「会話はできるのに、片付けができない」「なにを聞いても『どうでもいい』という」――。独居の親にみられるこうした変化を目の当たりにすると、真っ先に疑うのは認知症かもしれません。しかし原因は、認知症に限らないこともあって……。本記事では、Aさんの事例とともに親の老いへの備え方について、FPオフィスツクル代表・内田英子氏が解説します。
「認知症じゃなかったの…」42歳娘、涙。ゴミ屋敷と化した実家に引きこもる、“もともと社交的だった”年金生活・69歳父の真相【FPの助言】
「お父さん、家の中どうなってるの…?」
Aさん(42歳)の父は若いころ、人付き合いも多く、仕事仲間との交流を生きがいに、管理職として忙しく働いていました。現役時代の生活は“仕事中心”。しかし、65歳でリタイアしたあとは多くのつながりが切れ、父が70歳を目前に控えた現在となっては、会話の相手は母やAさん以外にほとんどいなくなってしまったようです。
そのようななか、母が持病の悪化により、入院することに。
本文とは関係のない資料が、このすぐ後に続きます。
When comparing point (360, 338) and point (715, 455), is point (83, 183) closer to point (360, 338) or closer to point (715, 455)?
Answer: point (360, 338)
1ヵ月経ち、Aさんは母のお見舞いにはこまめに行っていたものの、実家に帰ってくるのは久しぶり。玄関を開けた瞬間、かび臭いにおいがして、思わず足を止めました。
玄関は一見すっきりしています。ですが、居間にはゴミ箱から溢れ出したゴミが散乱。キッチンも分別されていないままの汚れたスーパーのパックの容器や割り箸、ペットボトルやお酒の空き缶などで埋め尽くされ、ガスコンロの上まで塞がっている状態でした。かろうじて洗濯は回している様子でしたが、取り込んだ洗濯物は廊下に放置されたまま。埃をかぶって、しわしわになっているものも目立ちました。
「……お父さん、これじゃゴミ屋敷じゃない……。ちょっと、どうしたの?」
振り向いた父は髪が乱れ、表情には元気がありません。仕事を生きがいにしていた姿とは、まるで別人のようでした。
Aさんの頭には真っ先に「認知症」という言葉がよぎります。
「認知症にしては、ちょっと違う」娘が感じた違和感
しかし、話してみると日付や記憶も問題なく、計算もスムーズで会話も成立します。「認知症じゃなかったの……?」 Aさんは戸惑いました。
「お金に困ってるの? 買い物に行けないならヘルパーさんを頼もうか?」 Aさんがそう尋ねると、父は力なく首を横に振りました。
「心配ないよ。退職金も手つかずだし、年金も母さんと合わせて月28万円入ってくる。金には困ってない」
金銭的な不安はないはずの父。しかし、続けてこう漏らします。
「別に外に出たいと思わんのよ」「なにを食べたいって聞かれても、……特にない」「片づけなきゃとは思うんだけどねえ……」と気力の落ちたような言葉ばかり。